SNSの「いいね」に相当?
〈七色の虹が 消えてしまったの シャボン玉のような あたしの涙...〉
「ラブユー東京」をご存じだろうか(私はすぐに歌えます)。懐かしく口ずさむ同世代も多いだろう。1968年から集計が始まったオリコンシングルチャートの、記念すべき初代1位(1月4日付から3週連続)でもある。
ムード歌謡はハワイアンやジャズ、ラテンなどをベースに、ナイトクラブやキャバレーなど夜の街に生まれ、育てられた楽曲である。ご当地ソングとの相性もいい。
和田弘とマヒナスターズ、鶴岡雅義と東京ロマンチカ、内山田洋とクール・ファイブ、敏いとうとハッピー&ブルー、秋庭豊とアローナイツなどなど、1960年代から百花繚乱、多くのグループが競った。

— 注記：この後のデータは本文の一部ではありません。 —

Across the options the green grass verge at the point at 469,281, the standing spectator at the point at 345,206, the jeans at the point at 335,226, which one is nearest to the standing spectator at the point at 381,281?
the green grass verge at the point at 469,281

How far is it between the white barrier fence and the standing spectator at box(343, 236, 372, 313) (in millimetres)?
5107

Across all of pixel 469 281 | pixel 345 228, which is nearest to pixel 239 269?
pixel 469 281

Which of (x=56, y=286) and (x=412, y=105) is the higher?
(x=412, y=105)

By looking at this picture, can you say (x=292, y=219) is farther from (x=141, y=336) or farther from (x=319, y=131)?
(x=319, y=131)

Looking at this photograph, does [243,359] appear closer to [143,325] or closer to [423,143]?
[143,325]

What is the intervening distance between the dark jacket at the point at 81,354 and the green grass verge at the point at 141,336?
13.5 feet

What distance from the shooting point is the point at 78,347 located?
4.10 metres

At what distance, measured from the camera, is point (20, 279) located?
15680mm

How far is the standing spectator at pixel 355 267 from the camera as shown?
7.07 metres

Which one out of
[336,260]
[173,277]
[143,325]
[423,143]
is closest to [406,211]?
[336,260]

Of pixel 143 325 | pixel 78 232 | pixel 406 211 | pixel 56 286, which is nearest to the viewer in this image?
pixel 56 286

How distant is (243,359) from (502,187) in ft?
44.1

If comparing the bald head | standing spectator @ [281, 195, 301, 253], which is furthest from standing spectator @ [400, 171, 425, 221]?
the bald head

リーダーの氏名を冠した楽団のようなネーミングも特徴だ。
堀井さんは、有線放送というキーワードを手がかりに、夜の女たちが支えた新興グループの成功物語をアナログ感たっぷりにまとめている。「ラブユー東京」は甲府市のホステスたちから火がついたという。電話によるリクエストは、今ならSNSの「いいね」に近いか。「いいね」はタダだが、女性たちは財布の硬貨を公衆電話に投入した。
たかが10円、されど10円。半世紀前、官製ハガキがまだ7円の時代である。